● **SET TASK**
Output an exact reproduction of the data.

● **SUPPLIED DATA**
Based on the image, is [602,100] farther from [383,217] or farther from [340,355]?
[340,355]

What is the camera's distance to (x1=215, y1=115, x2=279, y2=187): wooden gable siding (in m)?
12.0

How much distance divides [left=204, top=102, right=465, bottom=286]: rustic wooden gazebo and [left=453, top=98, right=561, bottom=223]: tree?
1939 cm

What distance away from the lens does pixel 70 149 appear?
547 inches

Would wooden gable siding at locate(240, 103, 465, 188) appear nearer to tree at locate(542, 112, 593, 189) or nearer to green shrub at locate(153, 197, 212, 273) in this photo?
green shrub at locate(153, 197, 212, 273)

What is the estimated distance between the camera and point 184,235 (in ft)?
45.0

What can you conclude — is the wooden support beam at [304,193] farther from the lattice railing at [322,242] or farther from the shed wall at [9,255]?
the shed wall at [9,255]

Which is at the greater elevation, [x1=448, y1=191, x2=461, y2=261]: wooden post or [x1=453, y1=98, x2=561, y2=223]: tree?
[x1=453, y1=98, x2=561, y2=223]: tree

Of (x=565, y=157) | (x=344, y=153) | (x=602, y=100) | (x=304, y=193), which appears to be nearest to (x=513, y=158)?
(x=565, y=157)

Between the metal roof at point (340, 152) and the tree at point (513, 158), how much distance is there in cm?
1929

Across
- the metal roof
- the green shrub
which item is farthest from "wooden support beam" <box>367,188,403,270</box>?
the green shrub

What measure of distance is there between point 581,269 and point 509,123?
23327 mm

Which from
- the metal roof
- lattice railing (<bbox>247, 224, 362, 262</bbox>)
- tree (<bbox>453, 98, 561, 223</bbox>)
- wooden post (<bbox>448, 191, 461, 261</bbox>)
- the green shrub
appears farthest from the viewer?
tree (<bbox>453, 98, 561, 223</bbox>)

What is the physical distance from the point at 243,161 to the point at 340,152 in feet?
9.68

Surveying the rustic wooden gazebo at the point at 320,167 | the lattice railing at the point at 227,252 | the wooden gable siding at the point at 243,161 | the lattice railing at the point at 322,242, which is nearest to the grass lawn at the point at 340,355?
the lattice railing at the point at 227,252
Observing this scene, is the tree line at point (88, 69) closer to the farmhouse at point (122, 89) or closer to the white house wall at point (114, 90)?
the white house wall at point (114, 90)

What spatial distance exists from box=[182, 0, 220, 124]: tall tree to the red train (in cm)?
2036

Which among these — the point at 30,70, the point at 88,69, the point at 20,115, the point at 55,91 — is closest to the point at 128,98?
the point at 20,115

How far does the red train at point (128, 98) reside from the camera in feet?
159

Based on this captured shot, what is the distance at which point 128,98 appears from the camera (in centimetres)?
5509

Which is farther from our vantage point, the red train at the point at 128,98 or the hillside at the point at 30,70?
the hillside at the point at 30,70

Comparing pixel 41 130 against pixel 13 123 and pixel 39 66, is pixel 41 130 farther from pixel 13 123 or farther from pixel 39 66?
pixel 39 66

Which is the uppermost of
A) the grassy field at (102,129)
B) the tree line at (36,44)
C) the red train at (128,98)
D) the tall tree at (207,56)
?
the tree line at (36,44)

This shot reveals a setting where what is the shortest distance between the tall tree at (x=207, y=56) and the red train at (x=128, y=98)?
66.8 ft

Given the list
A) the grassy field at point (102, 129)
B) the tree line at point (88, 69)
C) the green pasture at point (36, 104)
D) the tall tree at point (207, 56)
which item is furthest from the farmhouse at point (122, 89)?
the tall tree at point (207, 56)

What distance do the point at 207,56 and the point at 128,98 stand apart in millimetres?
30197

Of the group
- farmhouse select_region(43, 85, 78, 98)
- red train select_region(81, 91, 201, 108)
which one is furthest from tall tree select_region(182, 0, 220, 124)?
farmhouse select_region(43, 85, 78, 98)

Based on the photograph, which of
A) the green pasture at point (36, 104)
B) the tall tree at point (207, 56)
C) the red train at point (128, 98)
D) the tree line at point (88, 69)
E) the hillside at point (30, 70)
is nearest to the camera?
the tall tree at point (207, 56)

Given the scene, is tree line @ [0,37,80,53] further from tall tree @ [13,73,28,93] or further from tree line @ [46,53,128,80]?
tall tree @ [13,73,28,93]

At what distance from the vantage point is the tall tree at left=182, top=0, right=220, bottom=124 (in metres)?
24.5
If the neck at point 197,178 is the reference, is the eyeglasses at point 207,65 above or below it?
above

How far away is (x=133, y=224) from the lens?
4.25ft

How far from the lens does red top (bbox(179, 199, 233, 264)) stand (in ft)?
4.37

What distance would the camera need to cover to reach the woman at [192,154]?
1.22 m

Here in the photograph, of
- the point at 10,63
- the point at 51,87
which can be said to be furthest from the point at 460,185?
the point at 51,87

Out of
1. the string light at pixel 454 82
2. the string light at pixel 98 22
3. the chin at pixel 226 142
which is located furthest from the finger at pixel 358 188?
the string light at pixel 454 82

● **FINAL RESULT**
Based on the image, is [602,100] farther from [383,217] or farther from [340,355]?
[340,355]

What is the camera's distance to (x1=215, y1=115, x2=279, y2=187): wooden gable siding (in m)?
12.0

How much distance divides [left=204, top=102, right=465, bottom=286]: rustic wooden gazebo and [left=453, top=98, right=561, bottom=223]: tree?
1939 cm

What distance away from the lens does pixel 70 149 appear?
547 inches

Would wooden gable siding at locate(240, 103, 465, 188) appear nearer to tree at locate(542, 112, 593, 189) or nearer to green shrub at locate(153, 197, 212, 273) in this photo?
green shrub at locate(153, 197, 212, 273)

What is the estimated distance between the camera and point 184,235 (in ft)?
45.0

What can you conclude — is the wooden support beam at [304,193] farther from the lattice railing at [322,242] or farther from the shed wall at [9,255]?
the shed wall at [9,255]

Which is at the greater elevation, [x1=448, y1=191, x2=461, y2=261]: wooden post or [x1=453, y1=98, x2=561, y2=223]: tree?
[x1=453, y1=98, x2=561, y2=223]: tree

Of (x=565, y=157) | (x=344, y=153) | (x=602, y=100) | (x=304, y=193), which appears to be nearest to (x=513, y=158)?
(x=565, y=157)

Between the metal roof at point (340, 152) and the tree at point (513, 158), how much distance is there in cm?
1929

Across
- the metal roof
- the green shrub
which item is farthest from "wooden support beam" <box>367,188,403,270</box>?
the green shrub

What measure of distance is there between point 581,269 and point 509,123?
23327 mm

Which from
- the metal roof
- lattice railing (<bbox>247, 224, 362, 262</bbox>)
- tree (<bbox>453, 98, 561, 223</bbox>)
- wooden post (<bbox>448, 191, 461, 261</bbox>)
- the green shrub
appears farthest from the viewer?
tree (<bbox>453, 98, 561, 223</bbox>)

What is the physical distance from the point at 243,161 to the point at 340,152 in feet?
9.68

Surveying the rustic wooden gazebo at the point at 320,167 | the lattice railing at the point at 227,252 | the wooden gable siding at the point at 243,161 | the lattice railing at the point at 322,242, which is nearest to the grass lawn at the point at 340,355?
the lattice railing at the point at 227,252
Observing this scene, is the tree line at point (88, 69) closer to the farmhouse at point (122, 89) or closer to the white house wall at point (114, 90)?
the white house wall at point (114, 90)

What spatial distance exists from box=[182, 0, 220, 124]: tall tree to the red train (in cm)?
2036

Which among these — the point at 30,70, the point at 88,69, the point at 20,115, the point at 55,91 — is closest to the point at 128,98?
the point at 20,115

How far does the red train at point (128, 98) reside from the camera in feet?
159

Based on this captured shot, what is the distance at which point 128,98 appears from the camera (in centimetres)?
5509

Which is farther from our vantage point, the red train at the point at 128,98 or the hillside at the point at 30,70?
the hillside at the point at 30,70

Comparing pixel 41 130 against pixel 13 123 and pixel 39 66, is pixel 41 130 farther from pixel 13 123 or farther from pixel 39 66?
pixel 39 66

Which is the uppermost of
A) the grassy field at (102,129)
B) the tree line at (36,44)
C) the red train at (128,98)
D) the tall tree at (207,56)
?
the tree line at (36,44)

This shot reveals a setting where what is the shortest distance between the tall tree at (x=207, y=56) and the red train at (x=128, y=98)?
66.8 ft

Given the list
A) the grassy field at point (102, 129)
B) the tree line at point (88, 69)
C) the green pasture at point (36, 104)
D) the tall tree at point (207, 56)
which item is furthest from the farmhouse at point (122, 89)?
the tall tree at point (207, 56)

What distance do the point at 207,56 and the point at 128,98 stand apart in millimetres?
30197

Of the group
- farmhouse select_region(43, 85, 78, 98)
- red train select_region(81, 91, 201, 108)
which one is furthest from tall tree select_region(182, 0, 220, 124)?
farmhouse select_region(43, 85, 78, 98)

Based on the photograph, which of
A) the green pasture at point (36, 104)
B) the tall tree at point (207, 56)
C) the red train at point (128, 98)
D) the tree line at point (88, 69)
E) the hillside at point (30, 70)
is nearest to the camera?
the tall tree at point (207, 56)

Given the scene, is tree line @ [0,37,80,53] further from tall tree @ [13,73,28,93] or further from tree line @ [46,53,128,80]?
tall tree @ [13,73,28,93]

At what distance from the vantage point is the tall tree at left=182, top=0, right=220, bottom=124 (in metres)?
24.5
If the neck at point 197,178 is the reference, is the eyeglasses at point 207,65 above or below it?
above

How far away is (x=133, y=224) from the lens?
4.25ft

How far from the lens does red top (bbox(179, 199, 233, 264)) stand (in ft)?
4.37

What distance would the camera need to cover to reach the woman at [192,154]?
1.22 m

Here in the photograph, of
- the point at 10,63
- the point at 51,87
which can be said to be furthest from the point at 460,185?
the point at 51,87

Out of
1. the string light at pixel 454 82
2. the string light at pixel 98 22
3. the chin at pixel 226 142
which is located furthest from the finger at pixel 358 188?
the string light at pixel 454 82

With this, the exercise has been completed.